Pandas

An important Python library for Machine Learning.

Deep Patel
4 min readFeb 17, 2021

Python Pandas is an open-source library that provides high-performance data manipulation in Python. This tutorial is designed for both beginners and professionals.

Key Features of Pandas

  • It’s fast and efficient DataFrame object indexing easy.
  • Used for reshaping and pivoting of the data sets.
  • Group by data for aggregations and transformations.
  • It is used for data alignment and integration of the missing data.
  • Provide the functionality of Time Series.
  • Process a variety of data sets in different formats like matrix data, tabular heterogeneous, time series.
  • Handle multiple operations of the data sets such as subsetting, slicing, filtering, groupBy, re-ordering, and re-shaping.
  • It integrates with the other libraries such as SciPy, and sci-kit learn.
  • Provides fast performance, and If you want to speed it, even more, you can use Cython(It is an optimizing static compiler for Python).

Benefits of Pandas

The benefits of pandas over using other language are as follows:

  • Data Representation: It represents the data in a form that is suited for data analysis through its DataFrame and Series.
  • Clear code: The clear API of the Pandas allows you to focus on the core part of the code. So, it provides clear and concise code for the user.

Similar to matrix in NumPY, we create series of data known as Data Frame in Pandas.

A data frame is a table or a two-dimensional array-like structure in which each column contains values of one variable and each row contains one set of values from each column.

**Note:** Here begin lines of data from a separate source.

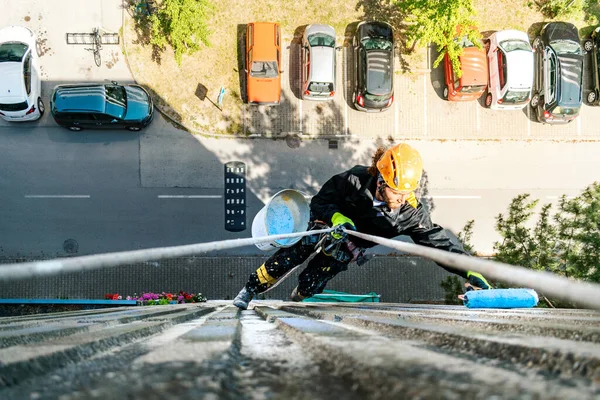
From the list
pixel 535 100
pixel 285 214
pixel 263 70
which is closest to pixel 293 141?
pixel 263 70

Here, I will be discussing the most important features of the pandas library that you will surely use somewhere in your project.

#Creating DataFrame

# Import pandas library
import pandas as pd
dict={'a':[11,21,31],'b':[12,22,32]}
#Create dataframe with dictionary
df=pd.DataFrame(dict)
print(df) #pandas.core.frame.DataFrame
Output:dfa b0 11 121 21 222 31 32
This is how a dataframe looks like. It contains two columns a ,b with three rows 0, 1, 2.
#Create a dataframe by importing csv file
df = pd.read_csv('path_of_file.csv', header=None)
#header = none means no column name to include
#Knowing the shape(no. of rows, no. of columns) of datadrame
df.shape
# show the first 5 rows using dataframe.head() method
print("The first 5 rows of the dataframe")
df.head(5)
#get complete information of dataframe
df.info()
#assigning names to columns via list
df.columns = ['a', 'b', 'c'....]
#Convert "?" to NaN or find missing values (?, nan are common form of null values)
df.replace("?", np.nan, inplace = True)
#drop rows with nan (null values)
df.dropna(inplace=True)
df.dropna(['a', 'b'], axis=1, inplace=True)
#dropping rows with null values in specific column
#Replacing nan (null) values
#a. replace it by mean -
avg_norm_loss = df["normalizedlosses"].astype("float").mean(axis=0)
df["normalized-losses"].replace(np.nan, avg_norm_loss, inplace=True)
#b. replace it by frequency
df['num-of-doors'].value_counts().idxmax()
df["num-of-doors"].replace(np.nan, "four", inplace=True)
#sum of total null values present in each column
df.isnull().sum()
#finding sum or mean or mode of particular column in similar way
p = df['Item_Weight'].mean()
#for sum replace with sum()
#finding correlation between all columns
#Pandas dataframe. corr() is used to find the pairwise correlation of all columns in the dataframe. Any null values are automatically excluded. For any non-numeric data type columns in the dataframe it is ignored.
df.corr()
#drop or remove particular column
df.drop("Item_Weight", axis = 1, inplace=True)
#finding all unique values in particular column
df['Item_Type'].unique()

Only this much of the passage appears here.